British Comedy Guide

A question for the school teachers. Page 2

In her position I'd try and acrew a days worth of toil hours and ask to take them with plenty of notice.

There's always someone needed to stay late, come in at the weekend or something.

When I worked at a school, most of the staff did crazy hours so as to be able to take 13 weeks off with 5 weeks annual leave.

Quote: Marc P @ July 25 2011, 11:39 AM BST

3/10

:D

;)

Thanks for help guys.

Quote: Nat Wicks @ July 25 2011, 12:37 AM BST

If she asks then she DEFINITELY can't pull a sickie. Age old 'mean boss' problem scenario.

If she goes in the following day with a cast on then she should get away with it. It depends how willing your friend is to break a bone. The minimum is a thumb because they still put you in a cast for that. Just tell her to phone up in the morning and say she's on the way to the hospital because she slammed her thumb in the car door. After she just has to get pretty drunk at the wedding and give her thumb a good whack with a hammer towards the end of the night. Then she can pop down A&E, get the thumb reset, a cast put on and some free opiate based pain medicine. The following morning she can go to work and receive lots of touching sympathy cards etc from her colleagues. If she wants then she can ham it up so much that everyone is sick to death of her, and all the other teachers are talking behind her back about how she's "making a fuss", and how "it's only a broken thumb. God, you'd think she was dying or something."

Wifey too is a teacher. As is sis and mum and dad were too.

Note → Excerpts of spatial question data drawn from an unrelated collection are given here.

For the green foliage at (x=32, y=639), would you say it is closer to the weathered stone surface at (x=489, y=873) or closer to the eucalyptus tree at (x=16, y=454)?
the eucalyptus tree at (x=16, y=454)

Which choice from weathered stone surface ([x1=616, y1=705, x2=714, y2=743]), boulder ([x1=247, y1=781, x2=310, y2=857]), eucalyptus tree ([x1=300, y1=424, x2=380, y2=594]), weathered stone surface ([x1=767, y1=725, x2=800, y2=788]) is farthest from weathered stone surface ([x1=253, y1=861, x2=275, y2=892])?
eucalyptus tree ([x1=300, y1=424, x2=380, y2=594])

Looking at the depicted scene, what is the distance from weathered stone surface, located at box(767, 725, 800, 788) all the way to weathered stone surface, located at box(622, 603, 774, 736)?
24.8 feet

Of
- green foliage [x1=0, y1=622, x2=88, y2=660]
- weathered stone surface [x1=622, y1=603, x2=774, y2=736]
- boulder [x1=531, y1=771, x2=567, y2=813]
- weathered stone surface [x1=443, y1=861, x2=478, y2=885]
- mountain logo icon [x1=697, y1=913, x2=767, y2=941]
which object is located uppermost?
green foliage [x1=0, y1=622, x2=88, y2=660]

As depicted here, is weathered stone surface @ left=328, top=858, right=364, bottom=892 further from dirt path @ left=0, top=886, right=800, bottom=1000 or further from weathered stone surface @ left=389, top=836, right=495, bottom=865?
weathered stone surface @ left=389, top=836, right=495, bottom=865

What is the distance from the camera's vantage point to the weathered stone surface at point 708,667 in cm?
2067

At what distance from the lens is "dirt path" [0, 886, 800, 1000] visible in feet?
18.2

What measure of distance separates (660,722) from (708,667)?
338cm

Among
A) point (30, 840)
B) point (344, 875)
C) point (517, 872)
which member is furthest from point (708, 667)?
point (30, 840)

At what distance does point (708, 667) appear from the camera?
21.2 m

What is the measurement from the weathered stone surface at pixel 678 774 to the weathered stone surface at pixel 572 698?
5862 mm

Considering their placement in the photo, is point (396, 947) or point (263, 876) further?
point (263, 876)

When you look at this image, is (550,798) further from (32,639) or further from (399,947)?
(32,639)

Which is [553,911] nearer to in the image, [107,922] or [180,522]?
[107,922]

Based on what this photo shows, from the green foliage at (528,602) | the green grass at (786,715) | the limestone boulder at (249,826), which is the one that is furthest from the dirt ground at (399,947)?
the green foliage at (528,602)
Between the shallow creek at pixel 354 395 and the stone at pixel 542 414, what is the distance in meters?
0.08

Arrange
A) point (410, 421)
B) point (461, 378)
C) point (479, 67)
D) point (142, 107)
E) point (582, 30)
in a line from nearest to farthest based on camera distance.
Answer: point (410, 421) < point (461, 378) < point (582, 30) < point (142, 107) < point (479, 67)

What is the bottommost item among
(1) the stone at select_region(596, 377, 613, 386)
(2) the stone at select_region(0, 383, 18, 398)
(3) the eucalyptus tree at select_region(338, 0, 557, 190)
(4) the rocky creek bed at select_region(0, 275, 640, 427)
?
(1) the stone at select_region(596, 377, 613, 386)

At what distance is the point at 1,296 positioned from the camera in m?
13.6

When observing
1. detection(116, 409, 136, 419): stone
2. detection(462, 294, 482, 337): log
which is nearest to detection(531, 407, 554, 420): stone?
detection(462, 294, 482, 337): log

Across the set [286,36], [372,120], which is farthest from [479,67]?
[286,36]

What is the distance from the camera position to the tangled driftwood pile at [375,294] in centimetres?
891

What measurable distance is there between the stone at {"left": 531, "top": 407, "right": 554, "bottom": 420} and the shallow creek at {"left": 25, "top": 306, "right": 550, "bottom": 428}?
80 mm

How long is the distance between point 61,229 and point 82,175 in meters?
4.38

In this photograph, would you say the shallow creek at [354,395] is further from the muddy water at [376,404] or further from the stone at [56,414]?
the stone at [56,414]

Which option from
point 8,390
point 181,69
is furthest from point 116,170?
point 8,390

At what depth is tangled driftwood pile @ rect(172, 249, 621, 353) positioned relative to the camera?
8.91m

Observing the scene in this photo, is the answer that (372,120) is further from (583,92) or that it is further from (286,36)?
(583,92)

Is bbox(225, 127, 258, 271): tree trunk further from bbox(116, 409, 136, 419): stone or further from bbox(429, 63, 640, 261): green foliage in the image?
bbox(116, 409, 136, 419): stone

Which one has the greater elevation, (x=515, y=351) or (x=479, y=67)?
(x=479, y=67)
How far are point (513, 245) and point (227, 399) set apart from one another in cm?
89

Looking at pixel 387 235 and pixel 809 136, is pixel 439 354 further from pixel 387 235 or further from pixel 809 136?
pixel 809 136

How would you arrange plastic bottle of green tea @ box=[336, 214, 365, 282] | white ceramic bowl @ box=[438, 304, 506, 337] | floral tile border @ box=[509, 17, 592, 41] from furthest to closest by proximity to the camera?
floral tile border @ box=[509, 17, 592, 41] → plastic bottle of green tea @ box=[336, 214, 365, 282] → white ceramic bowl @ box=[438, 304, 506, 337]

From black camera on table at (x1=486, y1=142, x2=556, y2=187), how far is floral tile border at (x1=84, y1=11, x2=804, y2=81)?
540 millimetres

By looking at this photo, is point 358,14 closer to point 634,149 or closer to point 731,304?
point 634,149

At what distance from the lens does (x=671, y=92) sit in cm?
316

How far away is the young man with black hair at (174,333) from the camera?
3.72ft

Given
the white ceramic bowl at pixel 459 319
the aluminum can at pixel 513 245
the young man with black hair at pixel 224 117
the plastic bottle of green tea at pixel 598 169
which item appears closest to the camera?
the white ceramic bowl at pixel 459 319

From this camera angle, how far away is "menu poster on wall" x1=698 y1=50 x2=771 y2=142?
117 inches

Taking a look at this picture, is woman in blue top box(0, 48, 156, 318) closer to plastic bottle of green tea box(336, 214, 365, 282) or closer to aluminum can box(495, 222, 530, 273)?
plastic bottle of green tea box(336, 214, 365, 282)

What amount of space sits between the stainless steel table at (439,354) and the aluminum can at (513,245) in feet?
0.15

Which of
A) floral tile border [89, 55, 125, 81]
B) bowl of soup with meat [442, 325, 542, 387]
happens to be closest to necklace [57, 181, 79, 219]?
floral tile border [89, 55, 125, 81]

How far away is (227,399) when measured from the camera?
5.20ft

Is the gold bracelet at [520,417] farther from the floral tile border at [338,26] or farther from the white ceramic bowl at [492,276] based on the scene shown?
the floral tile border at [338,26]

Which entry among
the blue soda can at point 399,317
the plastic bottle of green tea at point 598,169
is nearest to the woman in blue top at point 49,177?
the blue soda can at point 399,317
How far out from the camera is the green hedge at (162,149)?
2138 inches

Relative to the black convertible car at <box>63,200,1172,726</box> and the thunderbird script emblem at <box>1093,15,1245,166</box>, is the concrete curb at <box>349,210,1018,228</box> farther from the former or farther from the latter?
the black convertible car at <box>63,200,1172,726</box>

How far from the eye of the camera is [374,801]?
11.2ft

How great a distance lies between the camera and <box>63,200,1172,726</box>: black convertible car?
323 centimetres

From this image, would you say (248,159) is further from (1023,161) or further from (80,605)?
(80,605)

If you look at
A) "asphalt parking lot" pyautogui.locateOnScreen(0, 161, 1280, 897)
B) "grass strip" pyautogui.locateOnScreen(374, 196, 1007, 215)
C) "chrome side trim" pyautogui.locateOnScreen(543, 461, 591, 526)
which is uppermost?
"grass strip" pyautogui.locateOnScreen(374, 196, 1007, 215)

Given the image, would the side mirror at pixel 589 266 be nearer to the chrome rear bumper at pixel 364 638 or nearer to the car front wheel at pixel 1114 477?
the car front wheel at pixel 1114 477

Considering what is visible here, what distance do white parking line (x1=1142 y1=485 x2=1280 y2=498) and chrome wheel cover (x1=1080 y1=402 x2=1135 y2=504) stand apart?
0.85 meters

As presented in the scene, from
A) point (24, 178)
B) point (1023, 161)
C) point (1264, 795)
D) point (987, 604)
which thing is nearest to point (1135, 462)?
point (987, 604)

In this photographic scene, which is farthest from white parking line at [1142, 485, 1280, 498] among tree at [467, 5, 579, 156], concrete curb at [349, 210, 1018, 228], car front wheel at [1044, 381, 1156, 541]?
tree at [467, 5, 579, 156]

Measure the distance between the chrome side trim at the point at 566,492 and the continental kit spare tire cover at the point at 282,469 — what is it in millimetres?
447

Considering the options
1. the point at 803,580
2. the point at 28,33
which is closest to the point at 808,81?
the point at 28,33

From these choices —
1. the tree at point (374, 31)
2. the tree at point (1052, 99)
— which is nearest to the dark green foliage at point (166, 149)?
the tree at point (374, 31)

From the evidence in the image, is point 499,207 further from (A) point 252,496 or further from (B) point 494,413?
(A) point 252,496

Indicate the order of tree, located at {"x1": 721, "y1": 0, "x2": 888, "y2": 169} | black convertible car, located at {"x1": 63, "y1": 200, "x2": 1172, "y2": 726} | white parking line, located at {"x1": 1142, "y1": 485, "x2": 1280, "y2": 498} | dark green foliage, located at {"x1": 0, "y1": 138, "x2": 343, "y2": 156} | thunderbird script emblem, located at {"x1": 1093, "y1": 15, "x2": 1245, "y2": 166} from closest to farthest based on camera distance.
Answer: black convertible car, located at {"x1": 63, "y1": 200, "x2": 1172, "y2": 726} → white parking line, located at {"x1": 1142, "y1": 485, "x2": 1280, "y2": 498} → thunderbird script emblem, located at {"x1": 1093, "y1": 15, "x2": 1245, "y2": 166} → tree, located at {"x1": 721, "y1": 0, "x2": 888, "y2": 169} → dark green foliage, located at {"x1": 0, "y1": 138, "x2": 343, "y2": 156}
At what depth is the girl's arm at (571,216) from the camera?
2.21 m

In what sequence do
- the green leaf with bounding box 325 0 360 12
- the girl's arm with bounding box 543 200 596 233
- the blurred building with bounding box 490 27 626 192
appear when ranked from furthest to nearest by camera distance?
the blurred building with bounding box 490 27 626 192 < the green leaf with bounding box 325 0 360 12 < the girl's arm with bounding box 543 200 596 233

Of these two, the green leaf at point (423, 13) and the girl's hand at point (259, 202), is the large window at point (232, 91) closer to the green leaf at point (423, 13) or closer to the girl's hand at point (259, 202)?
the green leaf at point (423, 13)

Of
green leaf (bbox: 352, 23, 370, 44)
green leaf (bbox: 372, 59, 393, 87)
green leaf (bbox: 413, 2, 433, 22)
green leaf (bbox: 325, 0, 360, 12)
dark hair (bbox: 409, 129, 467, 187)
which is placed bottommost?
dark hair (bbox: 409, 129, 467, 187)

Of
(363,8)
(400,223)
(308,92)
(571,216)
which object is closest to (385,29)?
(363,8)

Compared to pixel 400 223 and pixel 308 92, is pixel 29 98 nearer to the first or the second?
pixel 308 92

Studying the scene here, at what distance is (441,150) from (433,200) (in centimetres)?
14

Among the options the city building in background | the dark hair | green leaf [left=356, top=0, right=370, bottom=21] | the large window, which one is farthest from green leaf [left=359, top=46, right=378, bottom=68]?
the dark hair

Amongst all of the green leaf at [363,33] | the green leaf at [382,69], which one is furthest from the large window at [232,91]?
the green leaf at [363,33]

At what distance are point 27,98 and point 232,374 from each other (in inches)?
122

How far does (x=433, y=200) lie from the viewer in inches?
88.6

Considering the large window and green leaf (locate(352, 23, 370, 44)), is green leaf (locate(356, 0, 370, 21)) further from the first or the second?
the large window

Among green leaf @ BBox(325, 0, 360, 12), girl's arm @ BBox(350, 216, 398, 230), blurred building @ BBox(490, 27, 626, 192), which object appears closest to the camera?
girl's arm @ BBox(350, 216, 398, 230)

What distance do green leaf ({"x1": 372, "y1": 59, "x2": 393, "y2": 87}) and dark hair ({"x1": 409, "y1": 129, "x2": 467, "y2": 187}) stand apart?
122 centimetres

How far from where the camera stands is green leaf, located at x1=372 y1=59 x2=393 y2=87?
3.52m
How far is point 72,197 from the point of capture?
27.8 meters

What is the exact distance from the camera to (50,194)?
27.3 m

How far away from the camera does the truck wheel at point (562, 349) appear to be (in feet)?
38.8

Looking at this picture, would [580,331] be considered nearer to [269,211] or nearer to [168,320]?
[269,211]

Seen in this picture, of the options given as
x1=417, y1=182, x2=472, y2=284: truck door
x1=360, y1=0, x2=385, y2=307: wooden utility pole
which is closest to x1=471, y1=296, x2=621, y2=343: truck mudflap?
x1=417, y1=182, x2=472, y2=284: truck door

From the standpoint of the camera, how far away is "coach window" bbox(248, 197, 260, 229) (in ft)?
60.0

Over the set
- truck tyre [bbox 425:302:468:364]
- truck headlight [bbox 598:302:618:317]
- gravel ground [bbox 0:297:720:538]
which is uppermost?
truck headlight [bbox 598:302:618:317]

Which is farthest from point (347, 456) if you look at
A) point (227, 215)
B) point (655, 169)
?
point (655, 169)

She'd be very unlikely to get it off, I imagine, as heads can be bastards like that, especially now many schools are swapping to academies and are effectively self-managed and financed now. What Will says is true re: getting a supply teacher in.

Yes, they get a lot of time off, but it's set time off, so less flexibility and they get screwed completely as holidays away cost around twice as much as at other times.

Also, re: the kids thing: however petty and childish you think your work environment it, it is not as petty and childish as working with other teachers, who are supposed to teach the kids not to be petty and childish but proceed to lead by unexample.

Dan

It all depends on the head-teacher really. Or more accurately it depends on the head-teacher and whatever mood they're in when they're asked. If she is going to ask for the day off she should have already sounded out if her colleagues are prepared to cover her lessons on that day. That removes one reason for the head to say no. However, if she does say no, then obviously she can't throw a sickie. What I would do is ask for a day off near the time she actually needs. If she gets it, then it's simple enough to make yourself look a bit of an idiot and say you got the date wrong. If you don't get it, then you can still throw a sickie on the day you actually need.

That was my plan! She's not talking to menthough so I can't tell her.

It's rare to meet someone as devious and untrustworthy as myself!

Why's she not speaking to you? It couldn't be because you broadcast a problem of hers across the world wide web by any chance? Whistling nnocently

No, it was on Facebook. :P

Could she not, at this distance in time, make a hypothetical request and if the answer is no it will probably be forgotten about by December thus enabling a sickie to be taken?

Quote: Nat Wicks @ July 27 2011, 12:15 PM BST

That was my plan! She's not talking to menthough so I can't tell her.

Thanks just f**kin dandy. We all down tools to help Wicks out and she's fallen out with her mate. Do you think none of us have anything better to do :P

My best friend is a teacher - and she had already told me she can't get time off during term time... just the way it is with the amount of holidays they do get.

A midweek wedding date seems almost wilfully perverse and rather selfish.

Weddings aren't the most important things in the world. And a true friend wouldn't put a friend in such an awkward predicament.

Can't they have the wedding in the dinner hour?